> **What the exercise asks**: Begin with the line that contains "How much distance exists" and transcribe each line after it, up to and including the last line of the listing below.

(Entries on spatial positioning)

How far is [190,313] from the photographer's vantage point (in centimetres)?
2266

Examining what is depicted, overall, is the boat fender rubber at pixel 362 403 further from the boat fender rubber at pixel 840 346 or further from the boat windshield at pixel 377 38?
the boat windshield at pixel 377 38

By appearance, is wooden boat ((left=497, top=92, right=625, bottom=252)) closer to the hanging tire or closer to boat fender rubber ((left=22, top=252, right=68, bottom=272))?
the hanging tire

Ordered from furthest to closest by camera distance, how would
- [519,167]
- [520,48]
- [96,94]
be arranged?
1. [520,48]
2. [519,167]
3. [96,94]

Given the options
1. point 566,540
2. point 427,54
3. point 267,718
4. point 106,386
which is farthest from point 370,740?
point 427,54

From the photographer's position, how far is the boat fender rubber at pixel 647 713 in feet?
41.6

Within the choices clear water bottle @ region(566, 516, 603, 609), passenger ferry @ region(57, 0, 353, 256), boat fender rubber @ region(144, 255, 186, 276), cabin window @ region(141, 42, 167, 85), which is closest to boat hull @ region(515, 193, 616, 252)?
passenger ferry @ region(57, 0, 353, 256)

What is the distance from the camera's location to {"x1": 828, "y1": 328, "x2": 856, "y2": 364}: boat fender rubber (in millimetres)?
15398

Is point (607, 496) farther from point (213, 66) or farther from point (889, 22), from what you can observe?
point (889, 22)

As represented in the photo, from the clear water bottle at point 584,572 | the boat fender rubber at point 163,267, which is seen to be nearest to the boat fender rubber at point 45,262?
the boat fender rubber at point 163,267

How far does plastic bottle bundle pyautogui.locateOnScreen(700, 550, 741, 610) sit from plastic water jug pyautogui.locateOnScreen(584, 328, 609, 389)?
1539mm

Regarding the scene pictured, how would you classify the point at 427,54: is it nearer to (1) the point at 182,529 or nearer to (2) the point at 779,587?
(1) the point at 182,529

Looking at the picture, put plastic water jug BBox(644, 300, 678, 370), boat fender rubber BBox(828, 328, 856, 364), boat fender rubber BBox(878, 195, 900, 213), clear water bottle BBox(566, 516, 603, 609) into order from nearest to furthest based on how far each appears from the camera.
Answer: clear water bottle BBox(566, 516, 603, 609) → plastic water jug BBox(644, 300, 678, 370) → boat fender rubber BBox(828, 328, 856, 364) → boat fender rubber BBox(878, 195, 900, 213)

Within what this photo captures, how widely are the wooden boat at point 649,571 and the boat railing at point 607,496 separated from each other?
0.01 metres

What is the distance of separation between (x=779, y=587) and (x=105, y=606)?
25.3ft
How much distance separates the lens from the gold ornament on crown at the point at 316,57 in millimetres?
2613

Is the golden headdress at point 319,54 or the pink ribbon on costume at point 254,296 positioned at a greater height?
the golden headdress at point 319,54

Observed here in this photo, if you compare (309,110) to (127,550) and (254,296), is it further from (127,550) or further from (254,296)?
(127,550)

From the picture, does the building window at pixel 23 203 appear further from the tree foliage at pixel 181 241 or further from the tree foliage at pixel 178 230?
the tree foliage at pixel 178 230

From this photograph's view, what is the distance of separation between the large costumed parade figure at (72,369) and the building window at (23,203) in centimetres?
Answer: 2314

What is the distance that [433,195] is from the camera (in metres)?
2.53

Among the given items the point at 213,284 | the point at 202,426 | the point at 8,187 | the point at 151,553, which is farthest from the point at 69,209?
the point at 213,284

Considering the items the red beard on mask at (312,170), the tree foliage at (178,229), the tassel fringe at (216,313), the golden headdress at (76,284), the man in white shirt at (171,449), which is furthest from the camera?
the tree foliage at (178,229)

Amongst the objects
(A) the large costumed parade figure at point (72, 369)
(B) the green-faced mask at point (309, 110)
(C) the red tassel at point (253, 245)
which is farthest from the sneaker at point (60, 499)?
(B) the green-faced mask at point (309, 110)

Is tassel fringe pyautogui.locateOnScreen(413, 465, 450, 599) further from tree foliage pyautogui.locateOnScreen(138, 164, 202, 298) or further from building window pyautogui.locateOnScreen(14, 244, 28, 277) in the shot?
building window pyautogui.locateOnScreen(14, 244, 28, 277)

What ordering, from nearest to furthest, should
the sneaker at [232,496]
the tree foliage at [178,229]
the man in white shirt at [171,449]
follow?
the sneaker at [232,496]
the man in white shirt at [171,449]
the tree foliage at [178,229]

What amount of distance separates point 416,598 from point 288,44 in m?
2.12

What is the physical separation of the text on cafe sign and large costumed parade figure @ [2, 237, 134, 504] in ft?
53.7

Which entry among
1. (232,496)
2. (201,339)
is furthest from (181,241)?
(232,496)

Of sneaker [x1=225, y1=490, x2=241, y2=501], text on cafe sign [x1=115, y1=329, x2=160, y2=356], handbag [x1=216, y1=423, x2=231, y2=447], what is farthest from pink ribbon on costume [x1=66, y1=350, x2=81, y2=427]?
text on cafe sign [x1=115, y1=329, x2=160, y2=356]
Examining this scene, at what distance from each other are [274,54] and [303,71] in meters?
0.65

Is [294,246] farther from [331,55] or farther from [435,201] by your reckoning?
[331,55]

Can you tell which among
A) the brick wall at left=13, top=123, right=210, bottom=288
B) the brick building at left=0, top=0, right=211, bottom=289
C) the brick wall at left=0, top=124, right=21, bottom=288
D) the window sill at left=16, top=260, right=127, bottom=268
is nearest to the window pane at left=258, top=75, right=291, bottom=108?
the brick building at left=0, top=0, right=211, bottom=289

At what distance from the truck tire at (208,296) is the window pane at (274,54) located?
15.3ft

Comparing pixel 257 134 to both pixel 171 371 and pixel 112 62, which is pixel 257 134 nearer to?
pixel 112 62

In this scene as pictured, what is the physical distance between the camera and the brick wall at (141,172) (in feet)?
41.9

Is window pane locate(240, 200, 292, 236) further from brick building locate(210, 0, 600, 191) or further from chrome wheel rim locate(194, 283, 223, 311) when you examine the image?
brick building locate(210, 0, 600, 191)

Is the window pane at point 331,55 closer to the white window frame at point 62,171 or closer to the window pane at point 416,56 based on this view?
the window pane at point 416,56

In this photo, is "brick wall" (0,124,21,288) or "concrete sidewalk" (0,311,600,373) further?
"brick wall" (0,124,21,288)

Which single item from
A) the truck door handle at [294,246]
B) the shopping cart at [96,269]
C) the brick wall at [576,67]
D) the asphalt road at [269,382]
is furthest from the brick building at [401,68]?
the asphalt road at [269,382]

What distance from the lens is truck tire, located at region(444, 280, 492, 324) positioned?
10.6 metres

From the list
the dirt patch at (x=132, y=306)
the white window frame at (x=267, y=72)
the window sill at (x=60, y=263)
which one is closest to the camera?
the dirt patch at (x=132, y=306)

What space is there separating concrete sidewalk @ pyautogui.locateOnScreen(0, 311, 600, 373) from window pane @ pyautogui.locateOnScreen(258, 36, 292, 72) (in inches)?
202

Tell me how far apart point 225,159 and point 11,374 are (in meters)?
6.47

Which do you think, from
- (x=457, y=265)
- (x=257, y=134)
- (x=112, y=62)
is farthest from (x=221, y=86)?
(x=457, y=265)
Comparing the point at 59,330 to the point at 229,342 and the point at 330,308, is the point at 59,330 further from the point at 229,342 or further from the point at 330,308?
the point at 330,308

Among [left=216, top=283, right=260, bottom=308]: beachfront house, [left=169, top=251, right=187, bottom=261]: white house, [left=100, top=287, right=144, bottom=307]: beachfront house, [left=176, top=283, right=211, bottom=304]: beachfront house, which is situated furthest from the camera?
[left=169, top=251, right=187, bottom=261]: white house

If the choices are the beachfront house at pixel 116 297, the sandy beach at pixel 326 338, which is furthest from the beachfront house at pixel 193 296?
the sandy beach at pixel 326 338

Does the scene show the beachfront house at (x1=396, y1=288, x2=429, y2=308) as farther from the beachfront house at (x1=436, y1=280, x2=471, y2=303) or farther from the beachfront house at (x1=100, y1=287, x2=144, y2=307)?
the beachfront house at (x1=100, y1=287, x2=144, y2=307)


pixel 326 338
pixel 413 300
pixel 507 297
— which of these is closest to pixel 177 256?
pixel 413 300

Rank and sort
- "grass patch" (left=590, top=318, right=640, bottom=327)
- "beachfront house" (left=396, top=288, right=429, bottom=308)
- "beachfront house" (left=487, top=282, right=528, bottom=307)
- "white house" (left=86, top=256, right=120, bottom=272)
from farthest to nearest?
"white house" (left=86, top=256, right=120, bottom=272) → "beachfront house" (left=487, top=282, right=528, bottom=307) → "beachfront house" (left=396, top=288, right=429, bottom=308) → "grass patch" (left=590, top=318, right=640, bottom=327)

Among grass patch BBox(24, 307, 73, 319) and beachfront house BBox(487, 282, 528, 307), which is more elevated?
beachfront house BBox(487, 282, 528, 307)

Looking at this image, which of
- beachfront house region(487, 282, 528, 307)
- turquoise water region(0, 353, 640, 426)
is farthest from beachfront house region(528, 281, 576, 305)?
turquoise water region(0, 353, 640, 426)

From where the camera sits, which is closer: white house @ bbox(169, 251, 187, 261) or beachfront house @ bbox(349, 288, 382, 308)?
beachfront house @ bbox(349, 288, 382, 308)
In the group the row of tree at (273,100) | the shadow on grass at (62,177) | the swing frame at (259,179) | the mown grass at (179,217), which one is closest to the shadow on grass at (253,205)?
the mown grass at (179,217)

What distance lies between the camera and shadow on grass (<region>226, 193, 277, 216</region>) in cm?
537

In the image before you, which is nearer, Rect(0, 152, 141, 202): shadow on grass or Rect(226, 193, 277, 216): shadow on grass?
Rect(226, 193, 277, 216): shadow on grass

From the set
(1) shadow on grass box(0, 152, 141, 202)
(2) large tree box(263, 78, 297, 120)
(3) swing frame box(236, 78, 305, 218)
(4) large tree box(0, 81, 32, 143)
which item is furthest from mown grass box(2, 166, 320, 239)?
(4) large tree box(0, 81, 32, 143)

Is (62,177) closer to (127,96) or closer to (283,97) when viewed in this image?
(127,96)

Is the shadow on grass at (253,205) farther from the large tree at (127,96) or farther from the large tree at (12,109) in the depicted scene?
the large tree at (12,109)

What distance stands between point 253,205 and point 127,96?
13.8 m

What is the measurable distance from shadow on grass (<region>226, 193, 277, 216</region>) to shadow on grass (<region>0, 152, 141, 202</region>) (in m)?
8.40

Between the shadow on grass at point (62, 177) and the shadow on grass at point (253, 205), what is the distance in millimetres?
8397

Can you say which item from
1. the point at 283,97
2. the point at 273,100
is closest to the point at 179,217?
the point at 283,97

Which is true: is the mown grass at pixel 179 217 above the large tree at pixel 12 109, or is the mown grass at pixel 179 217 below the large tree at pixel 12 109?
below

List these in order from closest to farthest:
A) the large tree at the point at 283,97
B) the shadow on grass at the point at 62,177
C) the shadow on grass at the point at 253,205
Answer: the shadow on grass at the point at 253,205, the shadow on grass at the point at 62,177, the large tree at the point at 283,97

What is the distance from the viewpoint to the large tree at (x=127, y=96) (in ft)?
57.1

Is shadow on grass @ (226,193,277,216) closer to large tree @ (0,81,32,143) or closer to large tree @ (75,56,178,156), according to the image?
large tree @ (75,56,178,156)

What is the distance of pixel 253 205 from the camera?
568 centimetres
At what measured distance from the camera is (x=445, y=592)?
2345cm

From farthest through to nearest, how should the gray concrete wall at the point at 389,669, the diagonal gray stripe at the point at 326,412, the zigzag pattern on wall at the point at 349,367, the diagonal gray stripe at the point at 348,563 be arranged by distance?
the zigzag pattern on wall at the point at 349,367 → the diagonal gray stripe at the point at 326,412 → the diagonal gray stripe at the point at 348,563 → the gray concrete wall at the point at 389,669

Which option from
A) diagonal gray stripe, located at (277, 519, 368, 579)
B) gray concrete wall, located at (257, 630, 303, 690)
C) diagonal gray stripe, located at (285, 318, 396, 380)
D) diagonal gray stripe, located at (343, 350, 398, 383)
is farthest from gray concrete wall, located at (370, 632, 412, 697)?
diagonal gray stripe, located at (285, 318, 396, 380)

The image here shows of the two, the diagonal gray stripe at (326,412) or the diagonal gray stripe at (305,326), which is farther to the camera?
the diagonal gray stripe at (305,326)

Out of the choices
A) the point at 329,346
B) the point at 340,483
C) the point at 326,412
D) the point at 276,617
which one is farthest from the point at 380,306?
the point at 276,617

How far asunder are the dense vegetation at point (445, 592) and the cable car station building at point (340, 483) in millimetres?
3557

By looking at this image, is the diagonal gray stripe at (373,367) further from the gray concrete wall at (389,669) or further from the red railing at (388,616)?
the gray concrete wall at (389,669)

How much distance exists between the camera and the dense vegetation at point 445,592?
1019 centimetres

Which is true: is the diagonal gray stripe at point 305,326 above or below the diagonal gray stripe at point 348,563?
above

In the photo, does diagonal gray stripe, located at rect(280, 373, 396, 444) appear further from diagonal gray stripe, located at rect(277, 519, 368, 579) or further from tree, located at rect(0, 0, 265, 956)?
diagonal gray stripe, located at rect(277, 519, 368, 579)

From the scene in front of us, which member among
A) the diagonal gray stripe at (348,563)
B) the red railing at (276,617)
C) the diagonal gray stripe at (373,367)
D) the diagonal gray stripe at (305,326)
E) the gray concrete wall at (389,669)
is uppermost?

> **Full response**:
How much distance exists between the camera and the dense vegetation at point 445,592?
1019 centimetres

Which is true: is the diagonal gray stripe at point 305,326 above or below the diagonal gray stripe at point 348,563?
above

In the photo, does diagonal gray stripe, located at rect(280, 373, 396, 444) appear further from diagonal gray stripe, located at rect(277, 519, 368, 579) or further from tree, located at rect(0, 0, 265, 956)?
diagonal gray stripe, located at rect(277, 519, 368, 579)

From the scene in front of us, which member among
A) the diagonal gray stripe at (348,563)
B) the red railing at (276,617)
C) the diagonal gray stripe at (373,367)
D) the diagonal gray stripe at (305,326)
E) the gray concrete wall at (389,669)
is uppermost?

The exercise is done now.